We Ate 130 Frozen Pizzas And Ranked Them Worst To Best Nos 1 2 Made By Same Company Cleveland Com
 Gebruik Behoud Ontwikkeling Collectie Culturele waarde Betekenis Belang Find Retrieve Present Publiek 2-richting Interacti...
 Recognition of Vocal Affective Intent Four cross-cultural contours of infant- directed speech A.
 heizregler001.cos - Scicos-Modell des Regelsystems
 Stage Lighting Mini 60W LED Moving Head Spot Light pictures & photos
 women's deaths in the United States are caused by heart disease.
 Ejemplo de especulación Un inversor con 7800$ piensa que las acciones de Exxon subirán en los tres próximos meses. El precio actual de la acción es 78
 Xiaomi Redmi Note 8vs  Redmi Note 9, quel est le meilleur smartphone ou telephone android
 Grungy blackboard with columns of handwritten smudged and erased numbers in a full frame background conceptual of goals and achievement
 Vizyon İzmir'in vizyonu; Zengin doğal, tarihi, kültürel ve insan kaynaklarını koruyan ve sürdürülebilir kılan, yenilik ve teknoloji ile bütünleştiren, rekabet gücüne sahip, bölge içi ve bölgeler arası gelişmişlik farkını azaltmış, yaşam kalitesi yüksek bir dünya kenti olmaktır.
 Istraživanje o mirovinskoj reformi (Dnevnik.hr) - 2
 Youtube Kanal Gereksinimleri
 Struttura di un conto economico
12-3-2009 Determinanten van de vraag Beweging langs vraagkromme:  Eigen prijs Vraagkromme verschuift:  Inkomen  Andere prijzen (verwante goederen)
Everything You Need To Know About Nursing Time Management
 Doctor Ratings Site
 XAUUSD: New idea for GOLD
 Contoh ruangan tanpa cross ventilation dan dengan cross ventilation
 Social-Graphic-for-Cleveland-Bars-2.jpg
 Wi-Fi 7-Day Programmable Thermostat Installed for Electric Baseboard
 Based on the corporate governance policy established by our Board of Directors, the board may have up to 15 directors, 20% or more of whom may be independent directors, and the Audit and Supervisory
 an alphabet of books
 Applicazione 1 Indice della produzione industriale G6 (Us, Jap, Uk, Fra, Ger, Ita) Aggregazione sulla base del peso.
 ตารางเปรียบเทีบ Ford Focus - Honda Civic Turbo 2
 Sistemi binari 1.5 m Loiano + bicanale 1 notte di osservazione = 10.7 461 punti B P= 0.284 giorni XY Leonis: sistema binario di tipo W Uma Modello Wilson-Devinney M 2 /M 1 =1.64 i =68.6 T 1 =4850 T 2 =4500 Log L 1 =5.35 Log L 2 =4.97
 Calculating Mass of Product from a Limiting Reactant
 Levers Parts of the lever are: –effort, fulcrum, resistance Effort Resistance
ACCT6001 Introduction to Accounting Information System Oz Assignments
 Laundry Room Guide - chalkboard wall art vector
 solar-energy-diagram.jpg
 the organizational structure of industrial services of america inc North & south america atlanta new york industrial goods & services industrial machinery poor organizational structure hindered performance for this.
--------------------
> REQUIRED ACTION: The entries above are to be copied word for word.

> PROBLEM SOLUTION:
We Ate 130 Frozen Pizzas And Ranked Them Worst To Best Nos 1 2 Made By Same Company Cleveland Com
 Gebruik Behoud Ontwikkeling Collectie Culturele waarde Betekenis Belang Find Retrieve Present Publiek 2-richting Interacti...
 Recognition of Vocal Affective Intent Four cross-cultural contours of infant- directed speech A.
 heizregler001.cos - Scicos-Modell des Regelsystems
 Stage Lighting Mini 60W LED Moving Head Spot Light pictures & photos
 women's deaths in the United States are caused by heart disease.
 Ejemplo de especulación Un inversor con 7800$ piensa que las acciones de Exxon subirán en los tres próximos meses. El precio actual de la acción es 78
 Xiaomi Redmi Note 8vs  Redmi Note 9, quel est le meilleur smartphone ou telephone android
 Grungy blackboard with columns of handwritten smudged and erased numbers in a full frame background conceptual of goals and achievement
 Vizyon İzmir'in vizyonu; Zengin doğal, tarihi, kültürel ve insan kaynaklarını koruyan ve sürdürülebilir kılan, yenilik ve teknoloji ile bütünleştiren, rekabet gücüne sahip, bölge içi ve bölgeler arası gelişmişlik farkını azaltmış, yaşam kalitesi yüksek bir dünya kenti olmaktır.
 Istraživanje o mirovinskoj reformi (Dnevnik.hr) - 2
 Youtube Kanal Gereksinimleri
 Struttura di un conto economico
12-3-2009 Determinanten van de vraag Beweging langs vraagkromme:  Eigen prijs Vraagkromme verschuift:  Inkomen  Andere prijzen (verwante goederen)
Everything You Need To Know About Nursing Time Management
 Doctor Ratings Site
 XAUUSD: New idea for GOLD
 Contoh ruangan tanpa cross ventilation dan dengan cross ventilation
 Social-Graphic-for-Cleveland-Bars-2.jpg
 Wi-Fi 7-Day Programmable Thermostat Installed for Electric Baseboard
 Based on the corporate governance policy established by our Board of Directors, the board may have up to 15 directors, 20% or more of whom may be independent directors, and the Audit and Supervisory
 an alphabet of books
 Applicazione 1 Indice della produzione industriale G6 (Us, Jap, Uk, Fra, Ger, Ita) Aggregazione sulla base del peso.
 ตารางเปรียบเทีบ Ford Focus - Honda Civic Turbo 2
 Sistemi binari 1.5 m Loiano + bicanale 1 notte di osservazione = 10.7 461 punti B P= 0.284 giorni XY Leonis: sistema binario di tipo W Uma Modello Wilson-Devinney M 2 /M 1 =1.64 i =68.6 T 1 =4850 T 2 =4500 Log L 1 =5.35 Log L 2 =4.97
 Calculating Mass of Product from a Limiting Reactant
 Levers Parts of the lever are: –effort, fulcrum, resistance Effort Resistance
ACCT6001 Introduction to Accounting Information System Oz Assignments
 Laundry Room Guide - chalkboard wall art vector
 solar-energy-diagram.jpg
 the organizational structure of industrial services of america inc North & south america atlanta new york industrial goods & services industrial machinery poor organizational structure hindered performance for this.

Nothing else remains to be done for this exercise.